Secret Window

Starring Johnny Depp and John Turturro. Rating 14A.

Secret Window takes you into the dark heart of Stephen King land, with familiar signposts of the author's oeuvre at almost every turn. There's the remote cabin by a lake, the mangy dog, the hick town full of class-A characters, and, of course, the tormented yet successful writer, rumpled and bespectacled and a lot like the horror master himself.

The story is a taut little character study gleaned from a somewhat forgettable novella, Secret Window, Secret Garden, in King's 1990 Four Past Midnight anthology. But the author's slimmer concoctions have yielded some of the richest movie renditions of his work, whether it's been The Shawshank Redemption or Stand by Me. Here, the film's success has as much, or more, to do with the acting and direction as with its raw material. Johnny Depp, who's making riotous eccentricity into an art form both on-screen and in real life these days, is the perfect foil to John Turturro (who hasn't had many fine moments since donning those overalls in O Brother, Where Art Thou?). Together they give this psychological thriller a comic edge it wouldn't have had otherwise. Meanwhile, writer-director David Koepp (Trigger Effect and Stir of Echoes) has just enough Hitchcockian flourish to raise Secret Window well above the tawdry trash heap of pedestrian adaptations like Needful Things or Apt Pupil. This film isn't full of the supernatural scares you might expect, but Koepp manages to invest everything from a ringing phone to an empty car-key rack with a sense of dread.

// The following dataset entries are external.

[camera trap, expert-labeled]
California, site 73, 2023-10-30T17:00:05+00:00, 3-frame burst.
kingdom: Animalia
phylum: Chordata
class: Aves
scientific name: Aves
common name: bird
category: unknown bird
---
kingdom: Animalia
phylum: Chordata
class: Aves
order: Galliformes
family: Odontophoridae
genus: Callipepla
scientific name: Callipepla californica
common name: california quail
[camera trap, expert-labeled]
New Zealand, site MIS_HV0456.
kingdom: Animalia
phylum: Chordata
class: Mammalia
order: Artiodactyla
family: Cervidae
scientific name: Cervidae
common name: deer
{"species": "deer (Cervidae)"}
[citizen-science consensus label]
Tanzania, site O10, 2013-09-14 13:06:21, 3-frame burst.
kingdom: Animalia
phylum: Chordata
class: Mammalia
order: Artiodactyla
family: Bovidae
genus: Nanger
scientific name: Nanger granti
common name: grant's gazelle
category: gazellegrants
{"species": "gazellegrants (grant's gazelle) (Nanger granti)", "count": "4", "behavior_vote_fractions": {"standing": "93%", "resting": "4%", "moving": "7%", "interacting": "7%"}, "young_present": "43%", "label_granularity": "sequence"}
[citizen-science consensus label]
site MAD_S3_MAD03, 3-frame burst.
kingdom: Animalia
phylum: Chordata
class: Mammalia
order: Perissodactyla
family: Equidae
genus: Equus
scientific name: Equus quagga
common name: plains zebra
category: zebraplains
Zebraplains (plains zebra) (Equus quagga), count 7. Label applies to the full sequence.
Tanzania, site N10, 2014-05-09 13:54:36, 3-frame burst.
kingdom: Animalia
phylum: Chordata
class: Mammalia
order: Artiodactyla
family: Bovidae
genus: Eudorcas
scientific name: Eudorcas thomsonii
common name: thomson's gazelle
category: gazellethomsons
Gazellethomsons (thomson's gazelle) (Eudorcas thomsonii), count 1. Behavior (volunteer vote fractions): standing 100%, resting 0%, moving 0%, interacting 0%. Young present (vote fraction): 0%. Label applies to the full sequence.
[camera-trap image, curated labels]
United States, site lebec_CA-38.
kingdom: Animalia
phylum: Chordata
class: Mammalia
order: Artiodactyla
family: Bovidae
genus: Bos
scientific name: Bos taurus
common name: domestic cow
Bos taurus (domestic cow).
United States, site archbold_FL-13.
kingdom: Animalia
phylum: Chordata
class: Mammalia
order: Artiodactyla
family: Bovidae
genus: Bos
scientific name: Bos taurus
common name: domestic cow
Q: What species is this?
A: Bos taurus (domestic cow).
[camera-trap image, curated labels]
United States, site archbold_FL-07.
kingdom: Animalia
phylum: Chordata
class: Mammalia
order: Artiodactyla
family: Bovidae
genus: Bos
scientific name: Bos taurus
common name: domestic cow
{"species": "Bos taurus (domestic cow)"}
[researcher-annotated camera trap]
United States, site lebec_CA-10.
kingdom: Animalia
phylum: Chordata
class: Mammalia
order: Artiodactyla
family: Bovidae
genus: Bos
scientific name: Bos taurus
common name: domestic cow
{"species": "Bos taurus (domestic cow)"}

Depp's writer character, Mort, is shacked up alone in his cabin while he goes through a messy divorce. (She has the ritzy house in the city.) Rarely out of his ripped terry housecoat, he wastes his days in a blur of naps, Jack Daniel's, and blinking cursors. But then a strange man with a thick drawl and big black hat (a crazy-eyed Turturro) shows up at his door and demands that Mort admit he plagiarized one of this visitor's stories. The intruder insists on reparation, becoming increasingly hostile, acting on his threats, and leaving Mort feeling more than a little freaked-out in his window-filled retreat.

Mort's napaholic lifestyle allows Koepp to set the film in a disorienting nowhere between night and day. Using gorgeous wide-screen Super 35, he and cinematographer Fred Murphy capture the isolation and confinement that King tapped in Misery and Gerald's Game. But the film is easily as funny as it is scary: Depp has mastered the double take (check out the one when he's trying to report his stalker to a septuagenarian sheriff who's doing needlepoint to help his arthritis), and he's scorchingly sarcastic with his cornpone tormenter ("Always nice to meet a reader"). He has even invested his character with a ridiculous jaw-cracking twitch that he somehow pulls off.

As for King's story, the film stays pretty faithful to it, except for an altered finale that's a bit problematic and semipredictable. It's not that it ruins the film, which is stronger than it has any right to be, but ultimately it's one that chooses explicitness about the strange visitor's origins over the lingering mystery of the novella. The writer characters in Secret Window raise the importance of a book's ending again and again. And if you can't produce a mind-blowing closer with all that talk on the subject, that is one window that should not be opened.